AIM:
Exactly reproduce the lines from the line containing "What distance from the camera" to the end of the data below, inclusive, and nothing else.

RECORD EXCERPTS:

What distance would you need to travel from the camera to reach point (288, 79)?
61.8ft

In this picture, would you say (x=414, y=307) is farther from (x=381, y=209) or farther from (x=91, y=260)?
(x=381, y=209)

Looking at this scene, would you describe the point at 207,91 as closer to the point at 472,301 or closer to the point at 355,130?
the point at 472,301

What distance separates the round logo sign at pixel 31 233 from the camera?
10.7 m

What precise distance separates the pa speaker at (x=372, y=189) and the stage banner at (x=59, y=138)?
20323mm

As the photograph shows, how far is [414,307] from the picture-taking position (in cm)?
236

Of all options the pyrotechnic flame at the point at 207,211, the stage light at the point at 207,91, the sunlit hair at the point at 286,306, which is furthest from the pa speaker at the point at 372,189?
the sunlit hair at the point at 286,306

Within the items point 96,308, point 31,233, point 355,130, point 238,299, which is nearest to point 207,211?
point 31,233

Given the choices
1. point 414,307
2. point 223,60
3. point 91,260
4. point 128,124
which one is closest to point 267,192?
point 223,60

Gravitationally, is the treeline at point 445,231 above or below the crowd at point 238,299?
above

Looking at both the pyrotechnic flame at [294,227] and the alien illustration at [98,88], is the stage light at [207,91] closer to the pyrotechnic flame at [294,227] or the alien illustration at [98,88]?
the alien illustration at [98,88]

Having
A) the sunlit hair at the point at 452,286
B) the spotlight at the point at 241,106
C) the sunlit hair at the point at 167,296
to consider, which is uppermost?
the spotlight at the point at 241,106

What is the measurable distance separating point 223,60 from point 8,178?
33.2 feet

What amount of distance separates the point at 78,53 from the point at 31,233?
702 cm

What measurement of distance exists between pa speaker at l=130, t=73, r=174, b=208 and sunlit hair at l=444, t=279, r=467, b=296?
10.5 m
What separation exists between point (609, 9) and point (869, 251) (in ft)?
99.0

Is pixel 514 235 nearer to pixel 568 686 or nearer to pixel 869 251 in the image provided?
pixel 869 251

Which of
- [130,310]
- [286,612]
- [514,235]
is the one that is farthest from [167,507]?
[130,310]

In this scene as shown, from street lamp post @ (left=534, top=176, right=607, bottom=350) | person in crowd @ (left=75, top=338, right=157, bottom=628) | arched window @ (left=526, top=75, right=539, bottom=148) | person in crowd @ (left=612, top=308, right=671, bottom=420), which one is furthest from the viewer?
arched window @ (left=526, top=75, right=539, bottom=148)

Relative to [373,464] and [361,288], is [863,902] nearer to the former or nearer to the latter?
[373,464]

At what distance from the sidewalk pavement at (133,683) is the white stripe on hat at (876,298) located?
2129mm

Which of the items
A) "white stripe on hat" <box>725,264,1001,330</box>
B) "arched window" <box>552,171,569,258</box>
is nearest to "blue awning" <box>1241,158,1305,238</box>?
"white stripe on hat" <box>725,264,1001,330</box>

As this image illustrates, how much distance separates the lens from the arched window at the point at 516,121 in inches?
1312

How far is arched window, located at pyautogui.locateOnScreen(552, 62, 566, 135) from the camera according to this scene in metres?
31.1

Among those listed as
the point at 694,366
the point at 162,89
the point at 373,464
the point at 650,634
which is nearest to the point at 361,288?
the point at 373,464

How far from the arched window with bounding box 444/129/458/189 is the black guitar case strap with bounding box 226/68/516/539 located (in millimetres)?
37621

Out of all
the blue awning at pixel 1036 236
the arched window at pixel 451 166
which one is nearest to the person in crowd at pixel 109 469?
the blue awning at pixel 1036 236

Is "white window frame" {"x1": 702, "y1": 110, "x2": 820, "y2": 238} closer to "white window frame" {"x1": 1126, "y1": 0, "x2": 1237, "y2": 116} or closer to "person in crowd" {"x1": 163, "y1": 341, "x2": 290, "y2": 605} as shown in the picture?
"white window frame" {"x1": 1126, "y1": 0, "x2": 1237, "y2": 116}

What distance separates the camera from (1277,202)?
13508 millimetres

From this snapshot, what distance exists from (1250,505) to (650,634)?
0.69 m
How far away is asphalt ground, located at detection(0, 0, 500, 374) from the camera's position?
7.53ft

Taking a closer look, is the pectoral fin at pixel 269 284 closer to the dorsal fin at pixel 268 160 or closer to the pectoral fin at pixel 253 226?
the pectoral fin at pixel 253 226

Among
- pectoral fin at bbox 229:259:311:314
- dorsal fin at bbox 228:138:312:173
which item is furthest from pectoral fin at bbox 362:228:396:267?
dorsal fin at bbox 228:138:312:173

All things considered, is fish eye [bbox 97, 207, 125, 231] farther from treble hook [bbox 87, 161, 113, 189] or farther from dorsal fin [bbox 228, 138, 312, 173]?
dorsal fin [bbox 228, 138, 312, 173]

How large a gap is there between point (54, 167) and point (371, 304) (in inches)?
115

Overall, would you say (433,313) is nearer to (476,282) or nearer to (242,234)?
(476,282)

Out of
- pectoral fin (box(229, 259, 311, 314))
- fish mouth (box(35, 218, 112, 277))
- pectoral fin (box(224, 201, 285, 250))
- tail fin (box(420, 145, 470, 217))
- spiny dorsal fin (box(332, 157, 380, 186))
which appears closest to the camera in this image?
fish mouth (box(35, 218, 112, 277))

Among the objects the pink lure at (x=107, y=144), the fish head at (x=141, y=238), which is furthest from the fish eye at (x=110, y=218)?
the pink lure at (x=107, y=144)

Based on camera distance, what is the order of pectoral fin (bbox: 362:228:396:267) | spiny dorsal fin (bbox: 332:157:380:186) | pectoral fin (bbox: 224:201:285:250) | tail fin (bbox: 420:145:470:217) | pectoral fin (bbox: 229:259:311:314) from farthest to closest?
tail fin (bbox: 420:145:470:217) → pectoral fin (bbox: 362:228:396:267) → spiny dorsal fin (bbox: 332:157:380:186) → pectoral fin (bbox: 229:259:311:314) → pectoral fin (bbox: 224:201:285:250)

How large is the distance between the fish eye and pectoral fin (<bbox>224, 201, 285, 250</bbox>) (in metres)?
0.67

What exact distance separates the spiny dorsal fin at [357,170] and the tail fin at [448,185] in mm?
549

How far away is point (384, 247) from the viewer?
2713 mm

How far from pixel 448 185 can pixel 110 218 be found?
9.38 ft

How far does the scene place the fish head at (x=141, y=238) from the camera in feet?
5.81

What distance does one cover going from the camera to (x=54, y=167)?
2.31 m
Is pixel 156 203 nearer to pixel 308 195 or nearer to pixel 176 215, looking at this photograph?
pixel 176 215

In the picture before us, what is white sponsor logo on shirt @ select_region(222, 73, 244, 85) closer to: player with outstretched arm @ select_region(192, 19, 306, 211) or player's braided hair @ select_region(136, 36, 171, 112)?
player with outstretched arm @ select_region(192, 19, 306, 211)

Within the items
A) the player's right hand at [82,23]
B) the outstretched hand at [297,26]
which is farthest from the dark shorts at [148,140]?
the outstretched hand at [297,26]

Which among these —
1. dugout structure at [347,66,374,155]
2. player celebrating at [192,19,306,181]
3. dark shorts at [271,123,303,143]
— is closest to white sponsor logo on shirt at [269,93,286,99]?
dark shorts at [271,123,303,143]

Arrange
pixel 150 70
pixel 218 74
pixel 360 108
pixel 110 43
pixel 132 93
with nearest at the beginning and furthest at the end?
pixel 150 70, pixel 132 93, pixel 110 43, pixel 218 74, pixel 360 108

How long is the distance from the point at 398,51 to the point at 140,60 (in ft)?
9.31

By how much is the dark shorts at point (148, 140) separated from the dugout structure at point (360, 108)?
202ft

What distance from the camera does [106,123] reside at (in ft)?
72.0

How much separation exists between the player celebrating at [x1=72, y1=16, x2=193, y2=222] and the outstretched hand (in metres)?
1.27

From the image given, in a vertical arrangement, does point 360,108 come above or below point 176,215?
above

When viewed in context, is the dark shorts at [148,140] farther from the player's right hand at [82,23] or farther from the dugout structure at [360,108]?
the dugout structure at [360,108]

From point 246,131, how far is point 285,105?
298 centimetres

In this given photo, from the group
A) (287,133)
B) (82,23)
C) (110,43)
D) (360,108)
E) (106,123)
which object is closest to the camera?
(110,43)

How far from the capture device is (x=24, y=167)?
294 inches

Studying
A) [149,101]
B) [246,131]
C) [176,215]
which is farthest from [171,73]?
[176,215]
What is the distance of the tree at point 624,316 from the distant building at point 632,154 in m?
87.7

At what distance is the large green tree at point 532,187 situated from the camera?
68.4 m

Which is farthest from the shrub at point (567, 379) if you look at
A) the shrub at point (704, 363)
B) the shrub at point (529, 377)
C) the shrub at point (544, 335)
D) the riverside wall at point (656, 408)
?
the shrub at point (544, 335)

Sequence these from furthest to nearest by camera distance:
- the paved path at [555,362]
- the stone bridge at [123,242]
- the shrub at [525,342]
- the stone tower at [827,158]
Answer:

WRITTEN ANSWER:
What distance from the camera does [106,123] reside at (in ft)?
72.0

How much separation exists between the player celebrating at [x1=72, y1=16, x2=193, y2=222] and the outstretched hand (in metres)?
1.27

From the image given, in a vertical arrangement, does point 360,108 come above or below point 176,215?
above

When viewed in context, is the dark shorts at [148,140] farther from the player's right hand at [82,23] or farther from the dugout structure at [360,108]?
the dugout structure at [360,108]

From point 246,131, how far is point 285,105?
298 centimetres

In this given photo, from the group
A) (287,133)
B) (82,23)
C) (110,43)
D) (360,108)
E) (106,123)
which object is closest to the camera?
(110,43)

How far from the capture device is (x=24, y=167)?
294 inches

Studying
A) [149,101]
B) [246,131]
C) [176,215]
which is farthest from [171,73]?
[176,215]
What is the distance of the tree at point 624,316 from the distant building at point 632,154 in m?
87.7

At what distance is the large green tree at point 532,187 situated from the camera?
68.4 m

Which is farthest from the shrub at point (567, 379) if you look at
A) the shrub at point (704, 363)
B) the shrub at point (529, 377)
C) the shrub at point (544, 335)
D) the riverside wall at point (656, 408)
?
the shrub at point (544, 335)

Sequence these from furthest to nearest by camera distance:
- the paved path at [555,362]
- the stone bridge at [123,242]
- the shrub at [525,342]
- the stone tower at [827,158]
Answer:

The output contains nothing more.